第一話 ゲームの中へ
初めまして。朧月夜です。
主人公はこの二人ですが、メインは流月です。
海星がメインみたいな感じになってますけど、流月ですので。
「ぱられるくえすと」。それは、誰もが注目している未来型最新ゲーム。
プレイヤーがゲームの世界そのものに入り、自分が謎を解いたり敵と戦ったり出来るというものだ。
勿論敵の攻撃を受けたとき実際にダメージを感じたり、部屋でやっていてゲーム内のフィールドを動き回ったら何時の間にか台所に来ていた、なんてこともない。
とにかくプレイヤーに都合の良いゲームなのだ。
それ故、中々手に入らないのだが、夏休みのある日、海星は幼馴染の流月から
「ぱられるくえすとが手に入ったから今すぐ来い」
という内容の電話を貰ったところだった。
それを聞いて海星はレポート用紙を投げ捨て、自転車で一目散に流月の家へと向かった。
中学二年生の今でも、海星は流月と一緒に登校している。一つは勿論幼馴染だから。もう一つは、家が近いから。
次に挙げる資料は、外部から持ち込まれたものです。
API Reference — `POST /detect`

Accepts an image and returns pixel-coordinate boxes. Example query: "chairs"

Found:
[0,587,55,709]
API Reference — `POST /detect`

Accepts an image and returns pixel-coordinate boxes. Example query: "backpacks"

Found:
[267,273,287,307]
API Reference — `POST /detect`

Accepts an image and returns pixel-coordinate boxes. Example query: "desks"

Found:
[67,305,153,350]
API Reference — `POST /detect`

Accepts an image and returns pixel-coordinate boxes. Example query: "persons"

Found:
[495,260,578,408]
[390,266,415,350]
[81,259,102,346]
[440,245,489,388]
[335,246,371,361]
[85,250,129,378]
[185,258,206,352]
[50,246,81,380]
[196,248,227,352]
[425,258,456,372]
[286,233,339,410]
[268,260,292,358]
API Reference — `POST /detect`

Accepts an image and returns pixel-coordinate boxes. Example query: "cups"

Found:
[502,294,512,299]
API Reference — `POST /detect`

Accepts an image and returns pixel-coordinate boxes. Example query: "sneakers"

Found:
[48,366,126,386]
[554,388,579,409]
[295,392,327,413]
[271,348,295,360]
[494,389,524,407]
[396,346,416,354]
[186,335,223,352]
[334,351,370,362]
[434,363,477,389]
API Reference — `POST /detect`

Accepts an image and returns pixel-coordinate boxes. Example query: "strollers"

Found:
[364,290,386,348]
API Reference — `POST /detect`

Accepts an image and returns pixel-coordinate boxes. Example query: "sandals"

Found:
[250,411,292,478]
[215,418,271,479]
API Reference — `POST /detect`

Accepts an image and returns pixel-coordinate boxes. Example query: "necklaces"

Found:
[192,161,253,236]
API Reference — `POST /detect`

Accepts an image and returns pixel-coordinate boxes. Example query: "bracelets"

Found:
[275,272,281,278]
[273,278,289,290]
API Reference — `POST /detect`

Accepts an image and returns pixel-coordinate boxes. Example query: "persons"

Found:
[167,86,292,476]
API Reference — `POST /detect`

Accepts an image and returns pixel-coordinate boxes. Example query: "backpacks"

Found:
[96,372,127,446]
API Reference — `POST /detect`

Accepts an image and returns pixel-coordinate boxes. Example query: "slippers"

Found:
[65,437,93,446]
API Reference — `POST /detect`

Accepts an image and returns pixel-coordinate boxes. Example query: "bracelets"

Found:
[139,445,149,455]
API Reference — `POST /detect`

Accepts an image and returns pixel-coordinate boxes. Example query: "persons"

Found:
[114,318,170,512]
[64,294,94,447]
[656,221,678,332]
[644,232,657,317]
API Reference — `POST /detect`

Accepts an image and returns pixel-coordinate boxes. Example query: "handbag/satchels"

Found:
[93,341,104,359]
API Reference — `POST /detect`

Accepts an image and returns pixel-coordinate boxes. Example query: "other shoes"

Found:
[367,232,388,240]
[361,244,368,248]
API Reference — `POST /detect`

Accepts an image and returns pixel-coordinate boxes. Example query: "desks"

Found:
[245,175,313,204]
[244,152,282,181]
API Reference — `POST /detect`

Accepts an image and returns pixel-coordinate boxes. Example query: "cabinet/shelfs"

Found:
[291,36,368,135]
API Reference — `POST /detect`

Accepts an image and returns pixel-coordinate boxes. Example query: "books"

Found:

海星は、自転車から降りるとすぐにインターホンを押した。
聞きなれた音が鳴り、おせーぞ早く上がって来い、と流月の声がした。
海星は全速力で階段を駆け上り、流月の部屋の扉を開けた。
「おせーよバカ。んじゃ早速始めるぞ」
待ちくたびれた、という様子で流月は言うと、海星に眼鏡のような機械を渡した。
これをつけ、電源を入れると、次の瞬間にはゲームの世界へと行けるのだ。ちなみに2P対応。
「もうキャラ設定はさっきしといたぜ。つっても名前いれるだけだけどな」
流月が楽しそうに言う。
「しっかし、こんなんよく手に入ったな。何処行っても売り切れてたぜ?」
「ああ、家の前に落ちてた」
「えっ……」
それって泥棒……と海星は思ったが、途中でその考えを無理やり中断し、電源を入れた。もとい、入れさせられた。
やがて、視界が変わり始めた。
見慣れた景色は消え、目の前には鬱蒼とした森が現われた。